TASK PROMPT: In the data below, find the line containing "Among the alternatives"; reproduce that line and all subsequent lines exactly, and nothing else.

════════════════

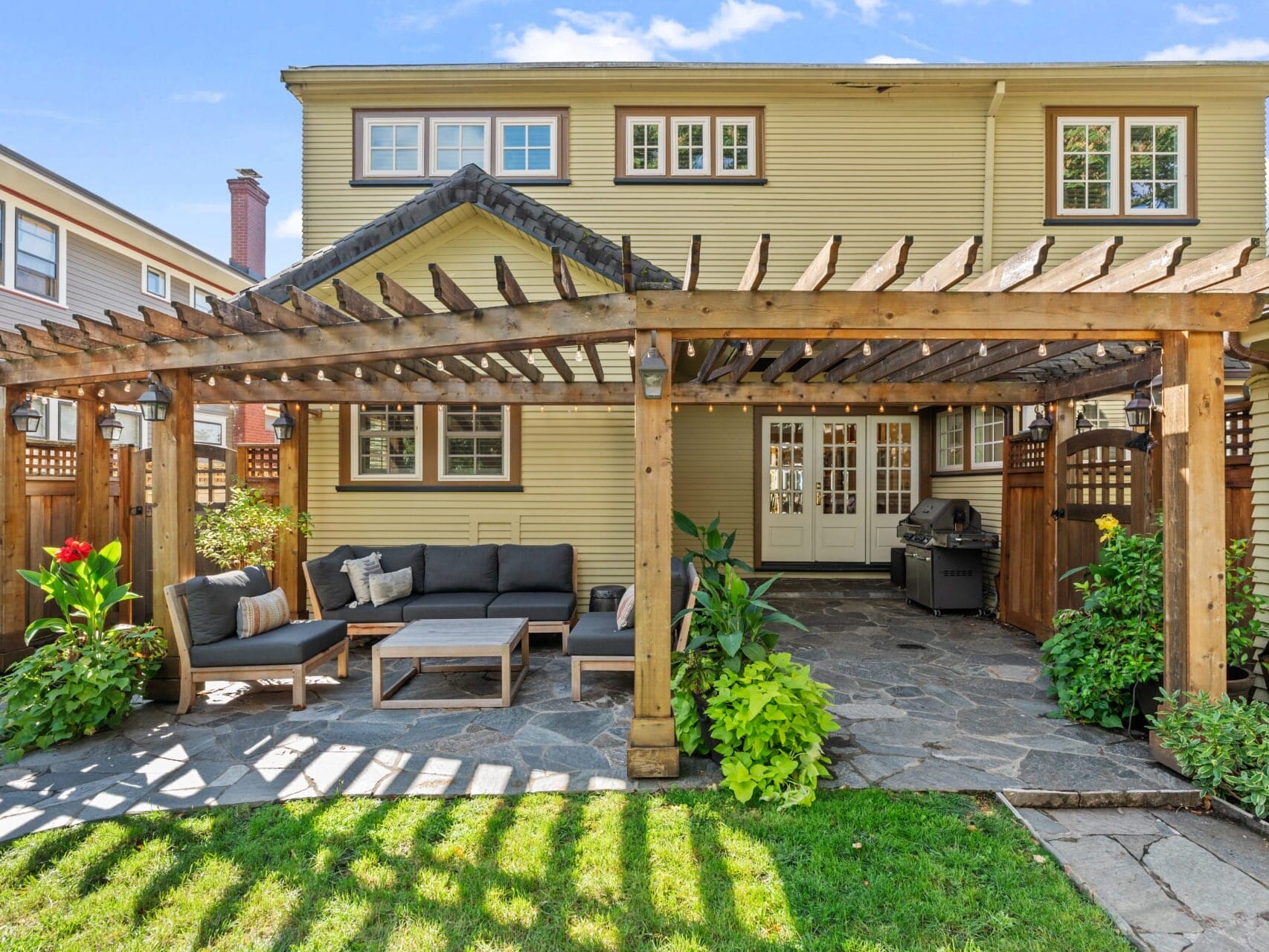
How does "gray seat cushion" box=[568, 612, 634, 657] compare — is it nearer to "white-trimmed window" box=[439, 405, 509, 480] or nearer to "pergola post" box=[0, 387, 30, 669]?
"white-trimmed window" box=[439, 405, 509, 480]

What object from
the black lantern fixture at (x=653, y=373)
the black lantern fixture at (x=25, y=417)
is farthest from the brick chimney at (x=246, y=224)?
the black lantern fixture at (x=653, y=373)

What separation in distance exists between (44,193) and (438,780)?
10.3 meters

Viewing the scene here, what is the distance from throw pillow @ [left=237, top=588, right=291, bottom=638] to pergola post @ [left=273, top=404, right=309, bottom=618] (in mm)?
2117

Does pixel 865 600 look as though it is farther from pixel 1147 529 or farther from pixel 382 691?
pixel 382 691

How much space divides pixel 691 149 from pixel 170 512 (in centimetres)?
720

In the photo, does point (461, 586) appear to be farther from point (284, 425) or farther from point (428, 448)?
point (284, 425)

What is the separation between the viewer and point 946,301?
3439 millimetres

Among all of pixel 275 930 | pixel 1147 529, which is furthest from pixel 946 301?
pixel 275 930

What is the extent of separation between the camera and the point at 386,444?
740cm

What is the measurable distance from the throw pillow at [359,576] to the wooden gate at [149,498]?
1.93 metres

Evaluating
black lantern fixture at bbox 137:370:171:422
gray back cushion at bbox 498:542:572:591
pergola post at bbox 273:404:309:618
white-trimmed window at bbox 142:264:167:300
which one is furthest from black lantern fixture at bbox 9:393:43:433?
white-trimmed window at bbox 142:264:167:300

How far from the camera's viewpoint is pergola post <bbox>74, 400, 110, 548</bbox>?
620 cm

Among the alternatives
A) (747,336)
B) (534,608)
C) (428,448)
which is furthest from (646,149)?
(534,608)

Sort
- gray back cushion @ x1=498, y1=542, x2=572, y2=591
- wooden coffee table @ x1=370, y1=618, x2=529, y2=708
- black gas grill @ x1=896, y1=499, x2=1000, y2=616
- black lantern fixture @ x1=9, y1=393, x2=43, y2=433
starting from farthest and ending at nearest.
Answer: black gas grill @ x1=896, y1=499, x2=1000, y2=616
gray back cushion @ x1=498, y1=542, x2=572, y2=591
black lantern fixture @ x1=9, y1=393, x2=43, y2=433
wooden coffee table @ x1=370, y1=618, x2=529, y2=708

════════════════

CORRECT RESULT:
Among the alternatives
A) (747,336)
B) (534,608)
C) (428,448)
which is furthest from (646,149)?
(534,608)

Sort
- gray back cushion @ x1=498, y1=542, x2=572, y2=591
- wooden coffee table @ x1=370, y1=618, x2=529, y2=708
- black gas grill @ x1=896, y1=499, x2=1000, y2=616
- black lantern fixture @ x1=9, y1=393, x2=43, y2=433
starting from farthest and ending at nearest.
Answer: black gas grill @ x1=896, y1=499, x2=1000, y2=616
gray back cushion @ x1=498, y1=542, x2=572, y2=591
black lantern fixture @ x1=9, y1=393, x2=43, y2=433
wooden coffee table @ x1=370, y1=618, x2=529, y2=708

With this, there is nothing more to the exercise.